- EXERCISE -
In the mailing-list excerpt, who is listed as the author of the commit titled "Improve stability of test with vacuum_truncate in reloptions.sql"?

On Tue, Jan 18, 2022 at 9:37 AM Andres Freund <andres@anarazel.de> wrote: > diff -w -U3 c:/cirrus/src/test/recovery/../regress/expected/reloptions.out c:/cirrus/src/test/recovery/results/reloptions.out > --- c:/cirrus/src/test/recovery/../regress/expected/reloptions.out 2022-01-17 07:08:52.779337800 +0000 > +++ c:/cirrus/src/test/recovery/results/reloptions.out 2022-01-17 07:24:46.785394900 +0000 > @@ -133,7 +133,7 @@ > SELECT pg_relation_size('reloptions_test') = 0; > ?column? > ---------- > - t > + f > (1 row) > > and the server log: > https://api.cirrus-ci.com/v1/artifact/task/6460573058596864/log/src/test/recovery/tmp_check/log/027_stream_regress_primary.log > > I'm not entirely clear on what the regression test is trying to test here. > > > It's plausible the standby was a bit behind at that point and prevented > VACUUM from truncating via hot_standby_feeback? I don't think hot_standby_feedback is enabled. There is some history of flakiness here, recently adjusted by the following commit. I'm not entirely sure what replication has to do with it... perhaps it's just messing with CPU scheduling. commit fe246d1c111d43fd60a1b0afff25ed09b7ae11eb Author: Michael Paquier <michael@paquier.xyz> Date: Fri Apr 2 09:44:42 2021 +0900 Improve stability of test with vacuum_truncate in reloptions.sql Hmm... looking at that commit and the referenced discussion, I'm not sure why that commit added only FREEZE and not also DISABLE_PAGE_SKIPPING, following the example of: commit c2dc1a79767a0f947e1145f82eb65dfe4360d25f Author: Tom Lane <tgl@sss.pgh.pa.us> Date: Wed Jan 20 11:49:29 2021 -0500 Disable vacuum page skipping in selected test cases.

- DATASET ROWS -
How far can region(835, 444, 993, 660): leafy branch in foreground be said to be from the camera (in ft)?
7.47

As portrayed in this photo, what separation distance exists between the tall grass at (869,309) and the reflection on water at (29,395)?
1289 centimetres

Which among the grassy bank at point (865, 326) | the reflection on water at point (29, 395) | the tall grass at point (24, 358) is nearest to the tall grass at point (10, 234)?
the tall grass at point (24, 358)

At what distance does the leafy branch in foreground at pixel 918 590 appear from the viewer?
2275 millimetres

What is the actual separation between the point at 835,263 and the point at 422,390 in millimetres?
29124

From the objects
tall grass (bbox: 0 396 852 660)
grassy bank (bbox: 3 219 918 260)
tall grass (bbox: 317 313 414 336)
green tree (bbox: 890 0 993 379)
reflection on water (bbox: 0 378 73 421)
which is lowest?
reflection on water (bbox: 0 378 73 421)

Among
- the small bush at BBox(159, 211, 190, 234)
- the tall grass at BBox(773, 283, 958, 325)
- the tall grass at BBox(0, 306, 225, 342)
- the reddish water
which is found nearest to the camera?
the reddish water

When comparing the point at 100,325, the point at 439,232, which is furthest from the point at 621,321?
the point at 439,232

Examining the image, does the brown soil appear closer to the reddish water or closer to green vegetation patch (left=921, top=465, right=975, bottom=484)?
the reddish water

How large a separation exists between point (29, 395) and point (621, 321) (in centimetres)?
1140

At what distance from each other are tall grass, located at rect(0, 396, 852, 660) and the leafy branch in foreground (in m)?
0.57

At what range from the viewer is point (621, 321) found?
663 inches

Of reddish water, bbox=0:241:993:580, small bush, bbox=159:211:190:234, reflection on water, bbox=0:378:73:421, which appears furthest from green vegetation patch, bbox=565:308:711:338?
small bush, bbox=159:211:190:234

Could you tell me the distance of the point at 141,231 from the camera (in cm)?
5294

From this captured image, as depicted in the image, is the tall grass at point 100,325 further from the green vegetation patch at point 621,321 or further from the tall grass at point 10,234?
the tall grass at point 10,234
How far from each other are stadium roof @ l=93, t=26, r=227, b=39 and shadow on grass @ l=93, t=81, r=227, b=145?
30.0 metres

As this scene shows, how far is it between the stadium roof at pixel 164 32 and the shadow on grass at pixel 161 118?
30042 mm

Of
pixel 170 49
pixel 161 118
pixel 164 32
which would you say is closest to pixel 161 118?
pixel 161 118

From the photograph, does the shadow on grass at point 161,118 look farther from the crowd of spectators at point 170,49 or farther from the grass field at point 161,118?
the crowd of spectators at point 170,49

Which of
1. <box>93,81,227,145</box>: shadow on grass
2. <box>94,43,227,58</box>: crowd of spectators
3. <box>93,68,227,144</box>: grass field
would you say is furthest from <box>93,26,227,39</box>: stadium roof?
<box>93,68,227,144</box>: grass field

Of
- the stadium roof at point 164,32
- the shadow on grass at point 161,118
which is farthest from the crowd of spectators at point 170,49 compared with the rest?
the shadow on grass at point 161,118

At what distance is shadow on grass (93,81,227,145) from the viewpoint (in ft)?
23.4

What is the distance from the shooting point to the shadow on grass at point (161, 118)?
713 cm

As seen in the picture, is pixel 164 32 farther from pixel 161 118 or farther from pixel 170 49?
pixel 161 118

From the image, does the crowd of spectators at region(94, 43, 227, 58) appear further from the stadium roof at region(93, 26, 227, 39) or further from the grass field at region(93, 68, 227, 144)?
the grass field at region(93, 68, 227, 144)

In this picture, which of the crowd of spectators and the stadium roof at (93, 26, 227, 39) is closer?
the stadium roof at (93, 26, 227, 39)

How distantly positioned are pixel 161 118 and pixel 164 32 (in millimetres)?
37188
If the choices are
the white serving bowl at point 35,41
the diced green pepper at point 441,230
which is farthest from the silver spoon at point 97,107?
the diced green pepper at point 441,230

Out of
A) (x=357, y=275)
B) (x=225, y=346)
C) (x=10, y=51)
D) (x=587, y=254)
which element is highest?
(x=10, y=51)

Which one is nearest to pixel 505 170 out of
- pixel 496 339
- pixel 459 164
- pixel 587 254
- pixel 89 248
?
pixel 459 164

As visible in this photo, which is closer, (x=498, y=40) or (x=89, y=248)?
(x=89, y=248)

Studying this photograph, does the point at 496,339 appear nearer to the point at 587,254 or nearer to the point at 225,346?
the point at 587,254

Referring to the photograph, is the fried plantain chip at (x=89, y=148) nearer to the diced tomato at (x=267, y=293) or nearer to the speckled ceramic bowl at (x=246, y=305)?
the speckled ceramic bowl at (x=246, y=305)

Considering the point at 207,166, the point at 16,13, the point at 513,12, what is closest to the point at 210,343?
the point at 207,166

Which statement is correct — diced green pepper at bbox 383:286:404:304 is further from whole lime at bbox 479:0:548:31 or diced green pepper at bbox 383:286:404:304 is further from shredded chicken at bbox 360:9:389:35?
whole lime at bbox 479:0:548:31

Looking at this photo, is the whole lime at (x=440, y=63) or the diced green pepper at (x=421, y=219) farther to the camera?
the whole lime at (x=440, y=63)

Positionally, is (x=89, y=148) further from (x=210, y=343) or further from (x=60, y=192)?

- CORRECT RESULT -
Michael Paquier